- [Data for processing]
# # # # #

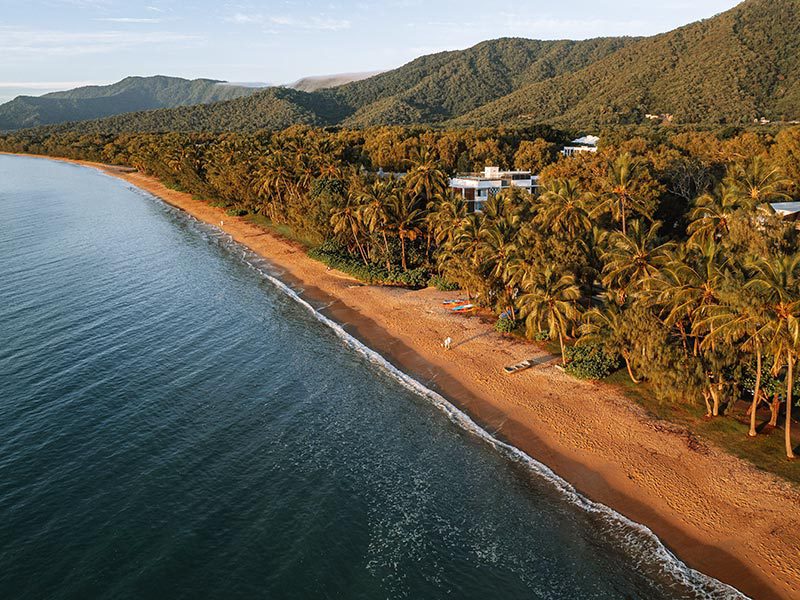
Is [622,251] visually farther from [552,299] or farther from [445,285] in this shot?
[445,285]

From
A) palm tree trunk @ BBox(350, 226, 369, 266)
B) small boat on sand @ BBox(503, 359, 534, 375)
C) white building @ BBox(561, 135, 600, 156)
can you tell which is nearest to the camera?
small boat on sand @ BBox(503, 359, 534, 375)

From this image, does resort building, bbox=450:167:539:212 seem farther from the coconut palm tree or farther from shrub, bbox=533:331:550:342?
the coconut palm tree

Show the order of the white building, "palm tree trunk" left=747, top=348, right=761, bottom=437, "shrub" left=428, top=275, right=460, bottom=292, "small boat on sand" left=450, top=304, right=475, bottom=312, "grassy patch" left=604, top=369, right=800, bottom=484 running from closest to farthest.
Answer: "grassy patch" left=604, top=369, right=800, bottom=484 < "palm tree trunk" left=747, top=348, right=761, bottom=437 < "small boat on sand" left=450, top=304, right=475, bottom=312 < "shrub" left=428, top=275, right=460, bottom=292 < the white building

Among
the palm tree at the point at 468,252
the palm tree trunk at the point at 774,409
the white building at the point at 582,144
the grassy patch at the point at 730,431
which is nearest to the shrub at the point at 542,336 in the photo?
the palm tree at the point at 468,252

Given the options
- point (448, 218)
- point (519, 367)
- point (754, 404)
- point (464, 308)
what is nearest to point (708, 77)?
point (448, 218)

# # # # #

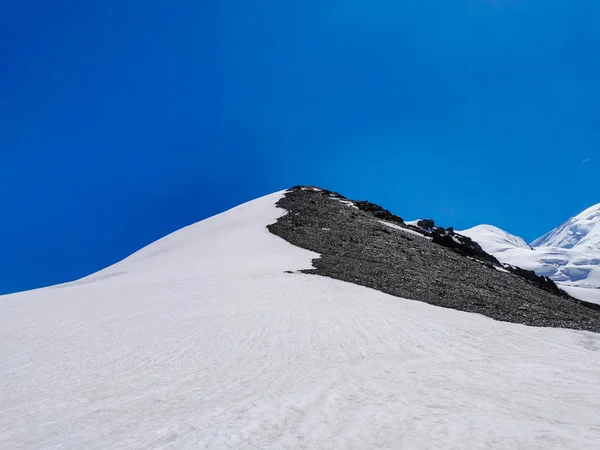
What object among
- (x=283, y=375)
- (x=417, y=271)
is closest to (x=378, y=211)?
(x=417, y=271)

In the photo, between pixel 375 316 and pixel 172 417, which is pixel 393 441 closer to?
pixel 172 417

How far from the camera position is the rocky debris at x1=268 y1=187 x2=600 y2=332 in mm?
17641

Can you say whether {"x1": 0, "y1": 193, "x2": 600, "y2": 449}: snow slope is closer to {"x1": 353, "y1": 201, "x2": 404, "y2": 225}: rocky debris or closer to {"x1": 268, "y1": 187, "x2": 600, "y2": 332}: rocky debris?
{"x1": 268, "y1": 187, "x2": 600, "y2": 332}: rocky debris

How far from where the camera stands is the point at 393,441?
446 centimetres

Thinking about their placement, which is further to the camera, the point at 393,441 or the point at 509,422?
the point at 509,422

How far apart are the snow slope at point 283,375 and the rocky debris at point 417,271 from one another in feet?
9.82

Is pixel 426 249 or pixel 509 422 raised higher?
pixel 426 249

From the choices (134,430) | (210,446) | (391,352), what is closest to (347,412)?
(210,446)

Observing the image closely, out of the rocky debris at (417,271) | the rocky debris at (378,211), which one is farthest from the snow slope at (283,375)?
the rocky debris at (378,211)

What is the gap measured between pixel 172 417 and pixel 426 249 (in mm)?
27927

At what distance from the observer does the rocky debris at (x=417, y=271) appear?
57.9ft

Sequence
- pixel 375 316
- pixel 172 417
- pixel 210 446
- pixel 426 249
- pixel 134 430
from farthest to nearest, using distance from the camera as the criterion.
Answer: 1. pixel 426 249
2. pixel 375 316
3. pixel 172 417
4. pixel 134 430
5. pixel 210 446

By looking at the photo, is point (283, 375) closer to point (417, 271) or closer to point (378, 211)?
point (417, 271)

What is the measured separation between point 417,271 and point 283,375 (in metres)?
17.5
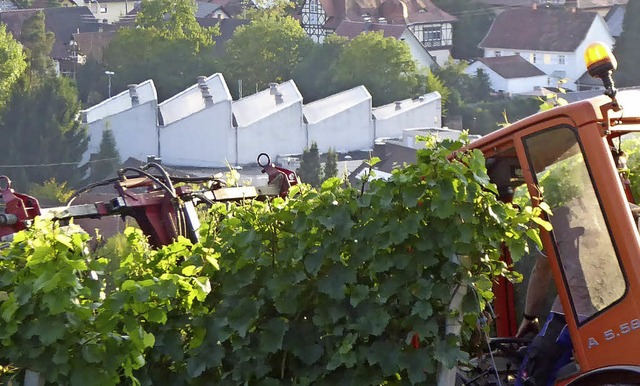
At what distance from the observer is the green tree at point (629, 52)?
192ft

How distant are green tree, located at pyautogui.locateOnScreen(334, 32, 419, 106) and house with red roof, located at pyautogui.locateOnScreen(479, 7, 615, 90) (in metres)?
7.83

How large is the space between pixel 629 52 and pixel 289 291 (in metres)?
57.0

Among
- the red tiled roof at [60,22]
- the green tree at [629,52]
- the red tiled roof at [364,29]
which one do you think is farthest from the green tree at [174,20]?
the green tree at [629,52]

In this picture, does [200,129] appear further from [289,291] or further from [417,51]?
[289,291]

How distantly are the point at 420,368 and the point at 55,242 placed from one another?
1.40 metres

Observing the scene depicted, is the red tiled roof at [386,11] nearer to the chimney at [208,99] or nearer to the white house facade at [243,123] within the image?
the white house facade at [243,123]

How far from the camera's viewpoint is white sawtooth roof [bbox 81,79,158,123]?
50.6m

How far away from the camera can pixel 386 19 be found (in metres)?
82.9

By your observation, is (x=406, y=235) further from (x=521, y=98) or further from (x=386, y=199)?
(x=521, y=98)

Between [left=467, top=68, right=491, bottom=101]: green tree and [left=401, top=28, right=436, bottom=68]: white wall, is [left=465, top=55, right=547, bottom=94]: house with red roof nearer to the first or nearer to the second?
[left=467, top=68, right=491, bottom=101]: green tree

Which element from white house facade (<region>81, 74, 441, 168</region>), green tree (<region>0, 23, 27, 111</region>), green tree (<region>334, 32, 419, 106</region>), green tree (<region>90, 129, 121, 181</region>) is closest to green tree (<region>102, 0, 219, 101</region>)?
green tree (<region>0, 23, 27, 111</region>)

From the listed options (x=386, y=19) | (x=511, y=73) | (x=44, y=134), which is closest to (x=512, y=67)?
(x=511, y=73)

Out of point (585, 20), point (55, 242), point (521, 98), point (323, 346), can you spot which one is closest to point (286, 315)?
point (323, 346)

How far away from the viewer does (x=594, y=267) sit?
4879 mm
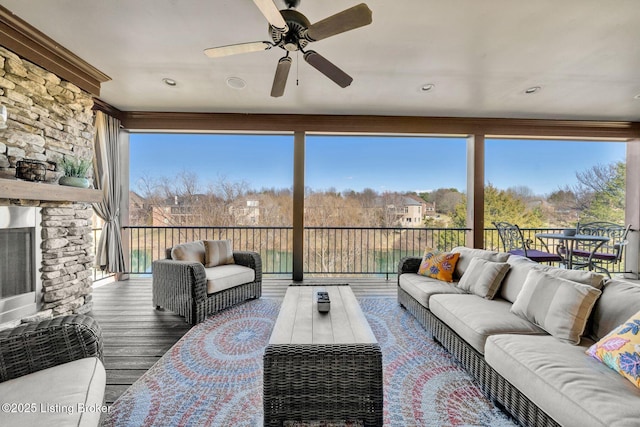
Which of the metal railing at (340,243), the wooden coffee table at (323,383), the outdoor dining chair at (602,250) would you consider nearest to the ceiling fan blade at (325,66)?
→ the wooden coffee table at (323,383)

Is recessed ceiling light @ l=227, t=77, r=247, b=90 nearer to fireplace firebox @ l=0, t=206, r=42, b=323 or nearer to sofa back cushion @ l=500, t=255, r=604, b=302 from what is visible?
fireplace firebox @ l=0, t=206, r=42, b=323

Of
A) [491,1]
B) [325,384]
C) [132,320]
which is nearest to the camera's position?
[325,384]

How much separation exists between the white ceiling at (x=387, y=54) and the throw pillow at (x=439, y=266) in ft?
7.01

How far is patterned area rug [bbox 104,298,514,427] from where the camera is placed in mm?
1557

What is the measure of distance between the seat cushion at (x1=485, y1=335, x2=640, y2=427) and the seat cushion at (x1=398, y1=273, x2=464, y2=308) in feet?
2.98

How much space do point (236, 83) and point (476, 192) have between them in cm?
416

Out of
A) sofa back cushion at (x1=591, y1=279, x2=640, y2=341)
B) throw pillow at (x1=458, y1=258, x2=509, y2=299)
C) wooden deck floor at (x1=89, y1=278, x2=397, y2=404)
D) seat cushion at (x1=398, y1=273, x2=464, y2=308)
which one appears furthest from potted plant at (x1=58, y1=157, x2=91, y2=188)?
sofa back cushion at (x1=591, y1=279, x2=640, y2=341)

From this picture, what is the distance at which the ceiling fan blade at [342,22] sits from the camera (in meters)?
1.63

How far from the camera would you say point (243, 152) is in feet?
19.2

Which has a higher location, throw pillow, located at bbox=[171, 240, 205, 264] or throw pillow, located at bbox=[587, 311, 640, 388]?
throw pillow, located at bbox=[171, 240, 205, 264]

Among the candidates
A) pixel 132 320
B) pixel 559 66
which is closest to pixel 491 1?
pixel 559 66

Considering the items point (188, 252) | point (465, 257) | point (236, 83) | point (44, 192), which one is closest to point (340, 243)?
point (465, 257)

# # # # #

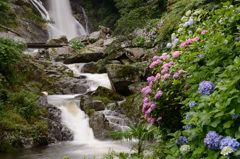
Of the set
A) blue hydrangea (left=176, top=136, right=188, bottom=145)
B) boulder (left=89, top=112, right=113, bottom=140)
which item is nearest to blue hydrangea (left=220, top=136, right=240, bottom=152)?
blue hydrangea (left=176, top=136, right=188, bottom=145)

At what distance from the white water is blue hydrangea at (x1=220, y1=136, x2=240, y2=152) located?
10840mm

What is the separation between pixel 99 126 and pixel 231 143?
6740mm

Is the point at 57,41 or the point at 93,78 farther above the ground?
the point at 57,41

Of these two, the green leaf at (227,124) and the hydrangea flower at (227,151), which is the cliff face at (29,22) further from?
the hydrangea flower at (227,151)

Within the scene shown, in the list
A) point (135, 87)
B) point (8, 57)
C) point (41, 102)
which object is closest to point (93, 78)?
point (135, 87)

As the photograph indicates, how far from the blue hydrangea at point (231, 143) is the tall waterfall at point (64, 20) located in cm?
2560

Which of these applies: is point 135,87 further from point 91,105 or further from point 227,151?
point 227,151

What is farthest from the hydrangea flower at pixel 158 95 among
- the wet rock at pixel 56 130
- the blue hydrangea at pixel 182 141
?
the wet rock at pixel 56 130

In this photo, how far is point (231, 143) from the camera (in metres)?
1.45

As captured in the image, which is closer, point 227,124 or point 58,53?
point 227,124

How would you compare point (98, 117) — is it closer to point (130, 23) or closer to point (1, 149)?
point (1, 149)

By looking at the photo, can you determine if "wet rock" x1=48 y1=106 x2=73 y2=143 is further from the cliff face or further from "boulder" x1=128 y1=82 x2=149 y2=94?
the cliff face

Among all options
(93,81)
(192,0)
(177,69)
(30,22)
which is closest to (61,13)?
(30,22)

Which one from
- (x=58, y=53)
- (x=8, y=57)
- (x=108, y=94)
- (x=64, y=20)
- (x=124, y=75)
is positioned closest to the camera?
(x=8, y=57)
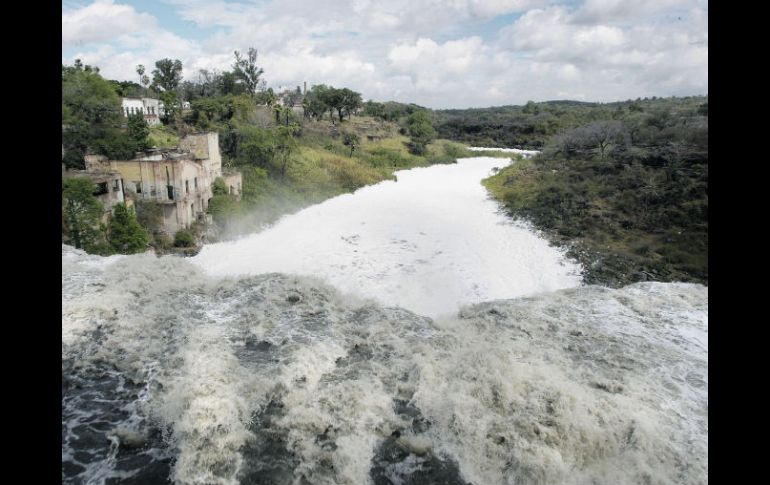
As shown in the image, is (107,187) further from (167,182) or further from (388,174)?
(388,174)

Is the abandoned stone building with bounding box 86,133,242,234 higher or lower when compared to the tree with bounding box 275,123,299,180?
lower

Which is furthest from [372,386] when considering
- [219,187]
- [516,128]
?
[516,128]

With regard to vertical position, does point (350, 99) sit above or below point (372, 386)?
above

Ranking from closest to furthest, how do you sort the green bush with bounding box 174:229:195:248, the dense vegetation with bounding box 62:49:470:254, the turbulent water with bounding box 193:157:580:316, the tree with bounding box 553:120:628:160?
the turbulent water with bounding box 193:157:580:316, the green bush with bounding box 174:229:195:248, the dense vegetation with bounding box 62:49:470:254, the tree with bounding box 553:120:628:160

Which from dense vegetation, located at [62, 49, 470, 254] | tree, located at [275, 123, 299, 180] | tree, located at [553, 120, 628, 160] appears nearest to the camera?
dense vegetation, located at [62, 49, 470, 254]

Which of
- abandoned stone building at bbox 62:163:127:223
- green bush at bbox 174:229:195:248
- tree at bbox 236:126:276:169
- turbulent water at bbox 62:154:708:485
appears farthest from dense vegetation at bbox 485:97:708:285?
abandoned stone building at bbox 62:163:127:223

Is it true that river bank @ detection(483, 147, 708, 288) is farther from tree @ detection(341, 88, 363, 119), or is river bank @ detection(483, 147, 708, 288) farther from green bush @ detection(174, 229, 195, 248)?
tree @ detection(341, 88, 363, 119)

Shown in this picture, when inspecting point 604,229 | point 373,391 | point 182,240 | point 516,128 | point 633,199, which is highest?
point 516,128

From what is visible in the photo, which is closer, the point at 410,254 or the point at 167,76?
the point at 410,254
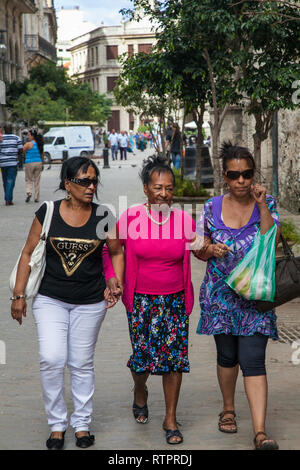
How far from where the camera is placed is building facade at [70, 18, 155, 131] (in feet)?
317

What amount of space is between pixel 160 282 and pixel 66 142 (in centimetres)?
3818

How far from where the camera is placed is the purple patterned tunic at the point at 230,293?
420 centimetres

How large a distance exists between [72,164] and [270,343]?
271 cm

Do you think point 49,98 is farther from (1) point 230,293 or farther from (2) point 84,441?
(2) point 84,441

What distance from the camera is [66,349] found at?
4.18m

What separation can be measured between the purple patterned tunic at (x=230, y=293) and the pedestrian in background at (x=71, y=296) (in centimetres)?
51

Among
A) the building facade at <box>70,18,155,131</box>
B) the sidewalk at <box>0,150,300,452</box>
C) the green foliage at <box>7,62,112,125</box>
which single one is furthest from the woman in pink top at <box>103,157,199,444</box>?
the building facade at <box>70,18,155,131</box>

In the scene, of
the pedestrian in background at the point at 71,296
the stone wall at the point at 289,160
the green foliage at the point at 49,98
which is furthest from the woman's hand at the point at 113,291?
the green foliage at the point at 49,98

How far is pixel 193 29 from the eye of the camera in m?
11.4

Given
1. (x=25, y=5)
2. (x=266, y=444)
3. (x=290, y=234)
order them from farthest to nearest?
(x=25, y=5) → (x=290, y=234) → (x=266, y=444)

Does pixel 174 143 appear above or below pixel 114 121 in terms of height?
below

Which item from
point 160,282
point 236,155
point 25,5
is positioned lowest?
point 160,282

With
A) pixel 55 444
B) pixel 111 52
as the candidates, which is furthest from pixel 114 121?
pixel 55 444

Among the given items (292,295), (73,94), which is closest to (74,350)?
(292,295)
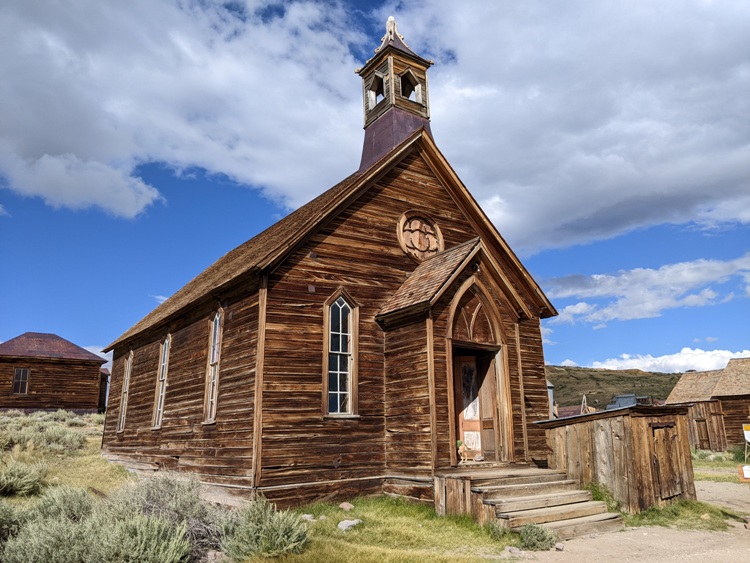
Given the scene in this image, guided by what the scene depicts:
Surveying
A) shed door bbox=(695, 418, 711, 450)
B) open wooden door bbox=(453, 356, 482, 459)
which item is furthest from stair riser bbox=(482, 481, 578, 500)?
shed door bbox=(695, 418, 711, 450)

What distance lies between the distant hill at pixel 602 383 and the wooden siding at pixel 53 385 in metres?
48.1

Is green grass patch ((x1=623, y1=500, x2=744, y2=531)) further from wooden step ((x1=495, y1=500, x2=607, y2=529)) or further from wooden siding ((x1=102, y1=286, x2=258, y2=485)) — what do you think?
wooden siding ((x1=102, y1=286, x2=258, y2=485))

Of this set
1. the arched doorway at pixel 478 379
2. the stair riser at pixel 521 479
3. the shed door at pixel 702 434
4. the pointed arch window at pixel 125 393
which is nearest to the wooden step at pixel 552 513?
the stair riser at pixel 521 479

# # # # #

Show each line above that contains the string "options", copied in full. Case counts.

- [Complete response]
Given the options
From the listed options (x=386, y=19) | (x=511, y=73) | (x=44, y=134), which is closest to (x=512, y=67)?
Among all options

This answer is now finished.